Eğer siz bir illegal örgüt kurarsanız; istihbarat örgütlerine davetiye çıkarıyorsunuz, demektir.
Eğer siz bir yasal parti kuruyorsanız; dilekçenizi TC Savcılarına veriyorsunuz ve onun yasalarının el verdiği ölçüde işlev görüyorsunuz.
Eğer dernek kuruyorsanız; polislerin tüm toplantılarınızı izlemesine razısınız, demektir.
İllegal parti ve örgütlerin şekilleri, isimleri, amblem ve flamaları hariç aynıdır.
Buna Leninist Parti modeli denir.
Leninist parti modelleri Piramit örgütlenmesine benzer.
Yukarda bir Firavun (Başkan veya Genel Sekreter) daima vardır.
İşleyiş: ‘’Demokratik Merkeziyetçilik’’ dir, denir ama her zaman azınlık çoğunluğa, ast üste daima bağlıdır.
Leninist veya Burjuva partileri olarak isimlendirilenler bile aynı mantıkla işlev görür. Aradaki fark; birinin legal, diğerinin illegal olmasıdır.
Bahse konu olan iki şahsiyetimiz var.
Öcalan ve Erdoğan.
Gerek yaş ve gerek siyasal konum itibarıyla aynı dönemlerde yaşamışlardır. Biri sağda, biri solda.
Erdoğan MTTB ve İslamcı kanattan, Öcalan –önceleri bu kulvarda olsa da- sol ve AYÖD içinde yer almışlar.
Biri belediye başkanlığından başlayarak, cumhurbaşkanlığı, diğeri ‘’Abi’’likten ‘’Parti Önder’liği Halk Önderliği’’ne ulaşmıştır.
Vurgulamak istediğim şey şu: Bu iki insan asla ve asla eşit değiller. Biri Londra direksiyonları gibi sağda, diğeri Amerika modeli olarak soldadır. Sol ve sağ, sağ ve sol da bir tezattır.
Ben buna eşit olmayanların dansı diyorum.
Öcalan ve Erdoğan’ın yolları nerde kesişti?
Nerde çatışmaya başladılar?
Şimdi de buna bakalım.
Ben 1977’lerden beri Abdullah Öcalan’ı tanırım. Beyninin iç kıvrımlarına kadar bilirim.

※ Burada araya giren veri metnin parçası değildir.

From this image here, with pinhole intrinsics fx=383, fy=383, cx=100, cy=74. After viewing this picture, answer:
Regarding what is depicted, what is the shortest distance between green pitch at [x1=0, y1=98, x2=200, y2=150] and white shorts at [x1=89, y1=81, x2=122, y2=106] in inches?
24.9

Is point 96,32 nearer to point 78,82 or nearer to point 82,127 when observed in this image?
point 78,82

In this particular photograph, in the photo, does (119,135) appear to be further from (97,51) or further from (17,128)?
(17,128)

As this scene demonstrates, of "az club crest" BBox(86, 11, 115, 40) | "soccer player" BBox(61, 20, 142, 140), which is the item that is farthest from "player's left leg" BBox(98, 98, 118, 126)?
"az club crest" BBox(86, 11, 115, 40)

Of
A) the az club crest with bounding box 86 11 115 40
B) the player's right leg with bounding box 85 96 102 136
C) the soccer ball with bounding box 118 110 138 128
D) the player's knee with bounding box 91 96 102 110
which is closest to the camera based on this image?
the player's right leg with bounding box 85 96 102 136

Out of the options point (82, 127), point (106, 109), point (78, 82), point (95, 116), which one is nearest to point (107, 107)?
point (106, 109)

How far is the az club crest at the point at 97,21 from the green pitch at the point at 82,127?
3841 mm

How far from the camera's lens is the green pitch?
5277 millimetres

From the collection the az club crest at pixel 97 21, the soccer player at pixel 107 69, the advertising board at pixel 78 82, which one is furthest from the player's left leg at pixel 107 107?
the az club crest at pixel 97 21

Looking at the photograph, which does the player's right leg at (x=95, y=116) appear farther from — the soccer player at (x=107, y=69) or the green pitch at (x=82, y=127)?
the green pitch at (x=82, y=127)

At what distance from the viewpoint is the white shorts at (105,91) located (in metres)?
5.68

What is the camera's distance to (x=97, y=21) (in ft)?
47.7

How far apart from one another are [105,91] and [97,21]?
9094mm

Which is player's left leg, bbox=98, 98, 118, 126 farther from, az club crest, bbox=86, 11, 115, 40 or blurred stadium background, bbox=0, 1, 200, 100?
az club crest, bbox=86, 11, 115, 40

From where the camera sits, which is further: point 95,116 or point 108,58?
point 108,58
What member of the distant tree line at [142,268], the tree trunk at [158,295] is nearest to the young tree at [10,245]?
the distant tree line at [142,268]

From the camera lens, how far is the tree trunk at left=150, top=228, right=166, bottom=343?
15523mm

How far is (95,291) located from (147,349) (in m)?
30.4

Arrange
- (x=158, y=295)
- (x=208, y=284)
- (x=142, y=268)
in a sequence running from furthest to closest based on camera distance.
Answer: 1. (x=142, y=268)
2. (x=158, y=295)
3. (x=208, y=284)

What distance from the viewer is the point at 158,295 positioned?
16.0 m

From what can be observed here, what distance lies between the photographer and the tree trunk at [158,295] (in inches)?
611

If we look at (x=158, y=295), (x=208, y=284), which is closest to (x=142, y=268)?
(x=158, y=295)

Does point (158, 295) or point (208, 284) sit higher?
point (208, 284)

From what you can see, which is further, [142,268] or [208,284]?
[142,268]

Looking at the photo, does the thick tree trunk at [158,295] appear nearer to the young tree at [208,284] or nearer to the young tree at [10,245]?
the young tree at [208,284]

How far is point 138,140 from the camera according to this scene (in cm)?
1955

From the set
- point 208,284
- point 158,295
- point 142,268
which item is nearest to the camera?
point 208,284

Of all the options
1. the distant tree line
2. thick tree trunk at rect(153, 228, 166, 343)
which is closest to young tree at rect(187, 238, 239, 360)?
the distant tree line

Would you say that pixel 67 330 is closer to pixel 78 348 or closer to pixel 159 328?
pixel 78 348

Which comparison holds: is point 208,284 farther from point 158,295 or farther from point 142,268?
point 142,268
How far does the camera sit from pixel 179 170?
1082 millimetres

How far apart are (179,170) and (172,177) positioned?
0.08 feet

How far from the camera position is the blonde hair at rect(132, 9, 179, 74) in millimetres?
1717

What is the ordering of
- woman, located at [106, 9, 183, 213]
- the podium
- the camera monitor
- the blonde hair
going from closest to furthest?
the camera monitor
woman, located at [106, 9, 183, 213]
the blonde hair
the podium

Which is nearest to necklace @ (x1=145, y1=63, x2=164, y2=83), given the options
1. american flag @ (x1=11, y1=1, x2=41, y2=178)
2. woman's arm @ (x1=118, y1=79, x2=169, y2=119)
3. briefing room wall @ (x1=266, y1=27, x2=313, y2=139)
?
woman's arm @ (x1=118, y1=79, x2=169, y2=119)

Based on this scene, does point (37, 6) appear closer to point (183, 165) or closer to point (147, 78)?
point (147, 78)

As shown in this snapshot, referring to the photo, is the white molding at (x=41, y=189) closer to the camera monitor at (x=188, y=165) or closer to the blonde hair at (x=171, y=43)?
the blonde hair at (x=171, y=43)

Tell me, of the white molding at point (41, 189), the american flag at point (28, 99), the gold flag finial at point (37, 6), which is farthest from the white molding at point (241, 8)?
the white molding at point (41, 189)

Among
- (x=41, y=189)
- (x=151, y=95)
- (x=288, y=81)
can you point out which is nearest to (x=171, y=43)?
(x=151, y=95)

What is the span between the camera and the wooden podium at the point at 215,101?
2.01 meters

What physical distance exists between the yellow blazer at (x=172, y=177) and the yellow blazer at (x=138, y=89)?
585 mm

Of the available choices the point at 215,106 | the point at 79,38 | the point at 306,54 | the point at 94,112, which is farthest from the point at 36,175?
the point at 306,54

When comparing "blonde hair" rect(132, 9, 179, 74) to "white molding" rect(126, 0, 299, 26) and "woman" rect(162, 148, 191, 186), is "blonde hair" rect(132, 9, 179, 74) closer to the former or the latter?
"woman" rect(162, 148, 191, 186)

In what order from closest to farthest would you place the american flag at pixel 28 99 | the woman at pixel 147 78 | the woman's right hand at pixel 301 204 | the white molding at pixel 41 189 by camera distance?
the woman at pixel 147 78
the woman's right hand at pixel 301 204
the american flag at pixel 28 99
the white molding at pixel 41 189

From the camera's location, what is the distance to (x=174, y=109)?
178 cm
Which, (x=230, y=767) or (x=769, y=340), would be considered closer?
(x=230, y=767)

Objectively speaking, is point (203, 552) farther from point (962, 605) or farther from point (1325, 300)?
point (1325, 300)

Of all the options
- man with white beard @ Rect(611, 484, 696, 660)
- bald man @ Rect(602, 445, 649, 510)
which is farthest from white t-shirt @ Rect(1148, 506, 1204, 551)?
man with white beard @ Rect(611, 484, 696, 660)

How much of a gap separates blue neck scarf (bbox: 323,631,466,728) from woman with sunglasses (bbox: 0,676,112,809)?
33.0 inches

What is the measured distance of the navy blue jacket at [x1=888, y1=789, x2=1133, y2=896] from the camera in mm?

Öcalan kendisi işin merkezinde olduğu sürece her türden işin içinde bulunacak kadar midesi geniş bir unsurdur.
Bana göre; O Suriye’den çıktığı gün, direkt olarak Türkiye’ye gideceğini biliyordu. Ama Şam’dan direkt Ankara’ya gitmedi. Onun akıl hocaları buna izin vermedi. Çünkü o zaman TKP ve Haydar Kutlu olacaktı.
Bunun yerine;
‘’Kürdistan’a açıldık partileştik.
Ortadoğu’ya açıldık ordulaştık
Avrupa’ya çıktık devletleştik, dedikten sonra ‘’kep düştü, kel göründü.
‘’Türkiyeleşiyoruz, güzelleşiyoruz ve Türkiye’mizin önünü müthiş açıyoruz’’ dedi.
Kenya’dan Ankara’ya kendi rızasıyla geldi.
İmralı Adası tahsis edildi. Oranın sahipleri onun da sahipleriydi. Askerlerdi.
Yoksa Kızıltepe Jandarma Tugay Komutanlığından Suriye Askeri ataşeliğine, oradan Lübnan-Beyrut’a ve –yer yokluğunda olsa gerek- Abdullah Öcalan ile komşu apartmana yerleşen Hasan Atilla Uğur, nasıl olur da İmralı’ya gider Öcalan’ı sorgular.
İşte Hasan Atilla Uğur hem asker hem de bu askeri devletin siyasi uzantısı olan Doğu Perinçek ile kanka.
Hasan Atilla Uğur Öcalan’ı sorgular. Doğu Perinçek kitaba dönüştürür ve basar.
Bu askeri derin devlet böyle al gülüm ver gülüm oynarken; Erdoğan da bu asker devletten rahatsız. Çünkü davul Erdoğan’ın boynunda ama bir tokmak askerlerin bir tokmak da Fethullah Gülen’in elinde.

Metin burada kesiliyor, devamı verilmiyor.